Description
Current Behavior
@transifex/native
increases bundle size significantly when added as a dependency. Bundlephobia says it's 135.7kb minified and 43.2kb minified/gzipped, which is in line with what we're seeing in our bundles. This is larger than react
and react-dom
combined, which is fairly ridiculous.
Expected Behavior
@transifex/native
should ideally be more like 30-40kb minified.
Steps to Reproduce
Add @transifex/native
as a dependency and bundle your application.
Possible Solution
I have four suggestions that could improve the situation. Two of these could be considered breaking changes and would require a major version bump, but would not necessarily be difficult upgrades for people to make. I've noted which ones below.
The general themes of these suggestions are:
- Stop targeting very old browsers and Node versions
- Give the application bundler more control over how this package and dependencies are handled
If any of these suggestions are interesting, we could split them out into separate issues. I'd also be willing to help with some of them.
Transpile Fewer Features
This would be a breaking change.
Currently all the packages in this repo use @babel/preset-env
with defaults, which targets extremely old browsers, and thus has to emit quite a bit more code during transpilation.
I can't speak for all users of these packages, but we would be totally fine targeting ES2018+, removing the need to transpile most or possibly even all the code in @transifex/native
. All major browsers have supported these features for nearly 4 years.
@messageformat/core
already uses the browserlist query:
> 0.5%, last 2 versions, Firefox ESR, not dead
This is equivalent to browserlists' defaults
and seems like a reasonable starting point.
People who care about older browsers still have the option of transpiling dependencies.
If I remove babel-loader
from the browser Webpack config, the browser bundle goes from 136kb to 119kb.
Ship an ES Module Bundle
This would not need to be a breaking change, since it could be additive.
Browsers commonly support ES modules, and modern bundlers like Rollup and Webpack prefer working with ES modules. ES modules allow for easier size optimization through tree-shaking.
For people who care about older environments, you could continue shipping a UMD or CommonJS bundle alongside the ES module one.
If I enable experiment module output in Webpack and set output.library.type
to 'module'
, the browser bundle actually increases slightly from 119kb to 120kb. I'm hopeful that we could make up for this in the final application with tree-shaking.
Remove Axios
This would be a breaking change.
The fetch API is widely supported in browsers and in all current versions of Node. It should provide functionality to replace Axios, which is 11.6kb minified/gzipped -- roughly a quarter of @transifex/native
's size.
For people who care about older environments, you could provide a way to pass in a fetch
function. They could then choose to pull in a fetch polyfill and pass that in.
If I remove Axios and replace it with fetch
, the browser bundle goes from 120kb down to 91kb.

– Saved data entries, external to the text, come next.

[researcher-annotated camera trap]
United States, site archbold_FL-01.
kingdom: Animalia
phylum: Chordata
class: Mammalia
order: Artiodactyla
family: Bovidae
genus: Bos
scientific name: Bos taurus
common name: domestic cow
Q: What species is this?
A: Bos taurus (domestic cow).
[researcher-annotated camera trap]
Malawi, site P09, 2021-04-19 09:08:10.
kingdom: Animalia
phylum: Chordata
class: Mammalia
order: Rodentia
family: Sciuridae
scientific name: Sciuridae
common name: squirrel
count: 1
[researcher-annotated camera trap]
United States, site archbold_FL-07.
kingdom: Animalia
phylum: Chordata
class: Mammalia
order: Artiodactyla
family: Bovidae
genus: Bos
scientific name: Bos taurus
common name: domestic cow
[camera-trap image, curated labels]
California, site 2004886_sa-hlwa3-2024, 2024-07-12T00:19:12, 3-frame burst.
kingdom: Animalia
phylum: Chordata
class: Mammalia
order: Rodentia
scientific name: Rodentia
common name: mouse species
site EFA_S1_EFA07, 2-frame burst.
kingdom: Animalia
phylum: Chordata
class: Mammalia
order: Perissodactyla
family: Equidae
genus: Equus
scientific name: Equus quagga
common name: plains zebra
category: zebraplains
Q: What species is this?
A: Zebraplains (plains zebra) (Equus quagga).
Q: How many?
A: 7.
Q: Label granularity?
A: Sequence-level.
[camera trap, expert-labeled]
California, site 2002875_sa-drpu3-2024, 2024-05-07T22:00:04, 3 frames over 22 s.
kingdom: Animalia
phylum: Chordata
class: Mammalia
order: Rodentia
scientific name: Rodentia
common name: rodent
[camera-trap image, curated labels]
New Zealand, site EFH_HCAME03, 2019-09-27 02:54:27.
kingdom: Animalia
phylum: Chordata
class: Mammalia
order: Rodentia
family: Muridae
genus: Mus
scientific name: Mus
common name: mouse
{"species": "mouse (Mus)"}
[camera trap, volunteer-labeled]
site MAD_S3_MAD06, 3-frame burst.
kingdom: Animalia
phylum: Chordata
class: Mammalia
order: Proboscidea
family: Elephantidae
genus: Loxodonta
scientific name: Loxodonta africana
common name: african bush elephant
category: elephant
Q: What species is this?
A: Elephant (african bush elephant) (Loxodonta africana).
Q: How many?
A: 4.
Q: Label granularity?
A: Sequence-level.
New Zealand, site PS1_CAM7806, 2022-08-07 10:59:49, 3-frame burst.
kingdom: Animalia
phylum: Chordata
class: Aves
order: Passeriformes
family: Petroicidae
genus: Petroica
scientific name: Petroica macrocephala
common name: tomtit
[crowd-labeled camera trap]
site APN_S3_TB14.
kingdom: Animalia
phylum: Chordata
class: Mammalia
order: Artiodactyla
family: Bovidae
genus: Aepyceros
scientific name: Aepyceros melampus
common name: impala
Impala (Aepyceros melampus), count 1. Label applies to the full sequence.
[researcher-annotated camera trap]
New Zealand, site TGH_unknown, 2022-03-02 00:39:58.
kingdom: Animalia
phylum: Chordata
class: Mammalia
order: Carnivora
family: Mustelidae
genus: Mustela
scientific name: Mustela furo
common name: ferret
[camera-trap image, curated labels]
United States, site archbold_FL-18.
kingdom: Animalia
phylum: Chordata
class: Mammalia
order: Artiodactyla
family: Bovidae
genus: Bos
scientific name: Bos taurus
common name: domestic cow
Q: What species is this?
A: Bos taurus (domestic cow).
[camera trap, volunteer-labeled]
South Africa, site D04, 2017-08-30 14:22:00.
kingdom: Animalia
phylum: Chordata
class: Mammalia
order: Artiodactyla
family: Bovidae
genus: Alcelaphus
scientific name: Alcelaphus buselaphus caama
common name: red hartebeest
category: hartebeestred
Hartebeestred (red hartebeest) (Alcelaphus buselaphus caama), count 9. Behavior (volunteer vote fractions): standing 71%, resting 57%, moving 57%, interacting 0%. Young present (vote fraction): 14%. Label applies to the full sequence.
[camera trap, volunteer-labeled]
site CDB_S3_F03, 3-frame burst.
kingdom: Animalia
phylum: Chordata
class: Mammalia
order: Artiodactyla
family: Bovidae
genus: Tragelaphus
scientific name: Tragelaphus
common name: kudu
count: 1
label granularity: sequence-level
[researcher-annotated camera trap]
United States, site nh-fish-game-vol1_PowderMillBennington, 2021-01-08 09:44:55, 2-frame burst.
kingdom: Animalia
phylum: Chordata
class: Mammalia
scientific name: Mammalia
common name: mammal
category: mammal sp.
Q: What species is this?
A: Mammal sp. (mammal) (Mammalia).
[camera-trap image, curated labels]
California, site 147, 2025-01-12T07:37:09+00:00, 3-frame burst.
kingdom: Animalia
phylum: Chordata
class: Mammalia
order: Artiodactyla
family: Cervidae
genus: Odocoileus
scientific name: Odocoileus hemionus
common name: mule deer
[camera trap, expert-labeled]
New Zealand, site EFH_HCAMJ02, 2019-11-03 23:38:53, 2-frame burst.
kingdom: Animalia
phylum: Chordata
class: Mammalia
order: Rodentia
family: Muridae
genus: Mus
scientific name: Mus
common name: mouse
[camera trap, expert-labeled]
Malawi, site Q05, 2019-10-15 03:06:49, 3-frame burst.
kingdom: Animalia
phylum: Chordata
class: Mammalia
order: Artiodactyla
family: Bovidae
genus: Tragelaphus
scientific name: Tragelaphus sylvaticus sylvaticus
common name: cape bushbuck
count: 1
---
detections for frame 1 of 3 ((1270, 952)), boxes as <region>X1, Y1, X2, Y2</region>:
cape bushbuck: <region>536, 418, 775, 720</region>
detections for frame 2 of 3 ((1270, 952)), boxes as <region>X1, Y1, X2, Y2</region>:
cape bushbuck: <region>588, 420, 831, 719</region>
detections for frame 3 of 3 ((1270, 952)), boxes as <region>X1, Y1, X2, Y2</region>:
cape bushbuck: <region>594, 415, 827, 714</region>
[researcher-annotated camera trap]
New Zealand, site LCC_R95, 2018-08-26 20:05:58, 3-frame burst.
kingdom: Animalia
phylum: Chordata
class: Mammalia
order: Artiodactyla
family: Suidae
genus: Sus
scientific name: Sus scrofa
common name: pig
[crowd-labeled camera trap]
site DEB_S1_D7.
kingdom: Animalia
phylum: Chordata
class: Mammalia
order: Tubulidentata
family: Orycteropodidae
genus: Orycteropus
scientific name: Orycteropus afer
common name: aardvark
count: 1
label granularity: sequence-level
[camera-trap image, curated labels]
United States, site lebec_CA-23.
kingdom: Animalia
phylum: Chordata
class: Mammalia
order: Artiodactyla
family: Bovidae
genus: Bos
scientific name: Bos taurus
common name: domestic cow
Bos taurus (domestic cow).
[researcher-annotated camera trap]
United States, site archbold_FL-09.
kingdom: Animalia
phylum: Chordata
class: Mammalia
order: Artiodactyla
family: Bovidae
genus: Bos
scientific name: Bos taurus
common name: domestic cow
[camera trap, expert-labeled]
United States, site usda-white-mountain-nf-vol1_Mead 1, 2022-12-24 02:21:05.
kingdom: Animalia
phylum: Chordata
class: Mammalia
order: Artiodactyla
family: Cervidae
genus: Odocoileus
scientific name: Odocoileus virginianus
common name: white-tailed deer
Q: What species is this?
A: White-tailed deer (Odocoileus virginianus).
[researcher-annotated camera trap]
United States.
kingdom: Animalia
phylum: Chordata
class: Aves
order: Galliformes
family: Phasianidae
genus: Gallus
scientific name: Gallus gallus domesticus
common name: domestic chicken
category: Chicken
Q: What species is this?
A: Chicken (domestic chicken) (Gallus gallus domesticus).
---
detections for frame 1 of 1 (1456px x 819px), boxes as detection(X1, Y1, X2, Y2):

Treat Dependencies as External
This would not need to be a breaking change (IMO).
@transifex/native
bundles its dependencies, but also lists them inside package.json
under dependencies
, which is redundant since they aren't actually needed at runtime. It should either:
- Not bundle dependencies and mark them as external in Webpack
- Bundle dependencies, but list them under
devDependencies
I would prefer the first. That would:
- Allow me to make minor/patch updates to those dependencies without updating
@transifex/native
itself - Give me more control over how they're bundle and transpiled
- Allow combining them with other packages that might have common dependencies. (This would be the case with
md5
, which would save us 2.2kb minified/gzipped. Not huge, but I'll take free savings if I can get it.)
I can see there's further room for improvement in @messageformat/core
, but I can take that up with that project if we can get started on some of the improvements here.